A recent Wall Street Journal story pointed out that many of the country's big pension funds are sticking to expectations of the kind of returns on their investments that were justified just a few years ago, when 8 percent was considered a norm and even a little low.
But the paltry returns since the crushing economic crisis began could leave many plans in a hole.
This is particularly pointed in a city like Largo where pensions are a defined benefit and shortfalls mean the taxpayers are hit to make up the deficit.
Adams, in his reply to Holmes, showed no concern whatever, evincing full confidence that the 8 percent range being assumed on return for Largo pension investments will continue.
To many people, who watch the markets and interest rates, this does not seem likely. In any event, defined benefit plans put the city in a position that is very dangerous, according to those with financial expertise and who know economic history.
Holmes points out that if expected returns do not materialize as expected, "The real crusher comes later when taxpayers have to cough up what are going to be very big pension payments unless we change course soon."
He thinks the city needs to re-think defined benefits. "If we don't, within one generation the existing defined benefit pension plans could conceivably bankrupt the city."
Since being elected to a first term on the City Commission last November, Holmes has focused on these kind of money matters, concern for taxpayers being uppermost in his mind.
He has put the spotlight on expected revenue from Penny for Pinellas (because of the heavy borrowing) and other city expenditures, subjects that seem not to have entered the minds of his colleagues who seem most content to "go along" and collect their pay checks.
Adams said that the city's police and fire fighters pension plan - both defined benefit - have an 8 percent assumed return. "We are preparing a presentation (on the plans) that will include a review of (their) financial condition," Adams said.

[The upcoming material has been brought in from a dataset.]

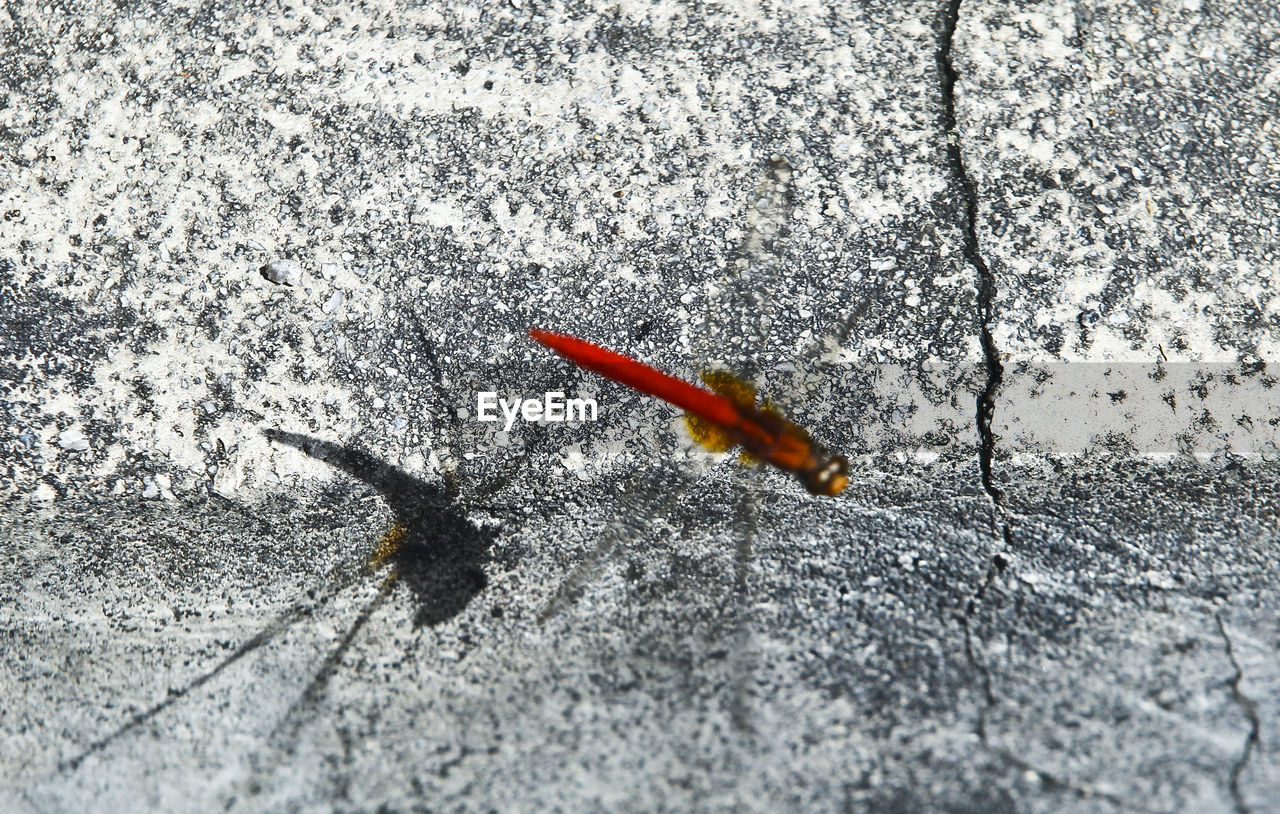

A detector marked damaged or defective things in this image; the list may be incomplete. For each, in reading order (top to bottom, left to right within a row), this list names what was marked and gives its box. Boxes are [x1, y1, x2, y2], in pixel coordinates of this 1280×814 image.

crack in concrete [1213, 614, 1264, 808]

Adams pointed out that return on investment assumptions "are usually not adjusted frequently or significantly, because pension plans have very long-term projects of 15 to 30 years."
The sticking point, however, as Holmes points out, is the defined benefit aspect. A plan without that proviso can adjust payments.
But in Largo's case, the police and fire fighter pension amounts are guaranteed. If the pension plan runs out of money, the city has a legal obligation and then the money has to come from the taxpayers.